◆ Work required:
Please list every distinct calendar year mentioned in the Huckford Viaduct text below.

◆ Selected excerpt:
Rail characteristics
- No. of tracks: 2
- Track gauge: 1,435 mm (4 ft 8+1⁄2 in)

History
- Construction end: 1902
- Opened: 1902

Location

= Huckford Viaduct =

The Huckford Viaduct spans the River Frome just north of Winterbourne Down in South Gloucestershire, England. It presently forms part of the Badminton line from Bristol Parkway to London Paddington.

The viaduct was constructed during 1902 by the Great Western Railway as part of the Wootton Bassett to Patchway railway line. Its construction was driven by the desire to deliver a more direct route for traffic over the somewhat circuitous route that had been previously necessitated. The viaduct has a height of roughly 100 feet above the level of the River Frome, which passes through one of its arches. The Frome Valley Walkway also runs through another of the viaduct's arches.

==History==
The original route of the Great Western Railway was less than optimal for long-distance traffic between London and South Wales, having involved a relatively circuitous route in the vicinity of Stroud, Gloucester and Chepstow. Following the opening of the Severn Tunnel during 1886, there was both the desire and opportunity to develop a more direct route to South Wales via Bristol. Accordingly, one of the last pieces of the Great Western Railway to be constructed was a 33-mile stretch of track, which has since become known as the Badminton line; the Huckford Viaduct was built so that the line could successfully traverse the Frome valley.

During 1897, work commenced on building the Badminton line. The construction of the line's viaducts was prioritised over several other civil engineering works of the project, as it had been recognised that they would be needed for transporting excavated spoil from several cuttings and embankments being driven around Patchway. To assist the construction effort, a trestle supporting a movable gantry crane was assembled alongside to move payloads between either end of the viaduct. Conventional methods were dominant in the viaduct's construction, which saw concrete bases established along with timber staging to support the brick arches until the structure's completion.

To better facilitate the viaduct's construction, a new brickworks was established at Stoke Gifford, capable of firing 250,000 bricks per week. Furthermore, the majority of the stone of which it is composed was sourced from the adjacent Huckford Quarry. Several decades following the viaduct's completion, this quarry was abandoned; since 1993, it has been designated as a nature reserve located alongside the viaduct.

◆ Data provided:
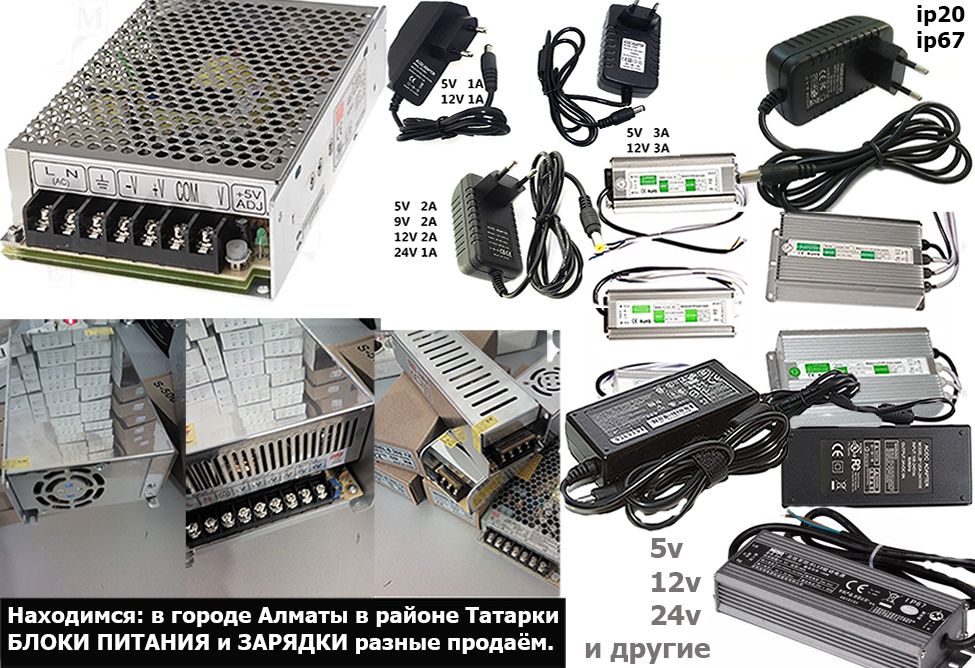 импульсные зарядки и блоки питания Разные большой ассортимент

◆ Answer to the problem:
1902, 1886, 1897, 1993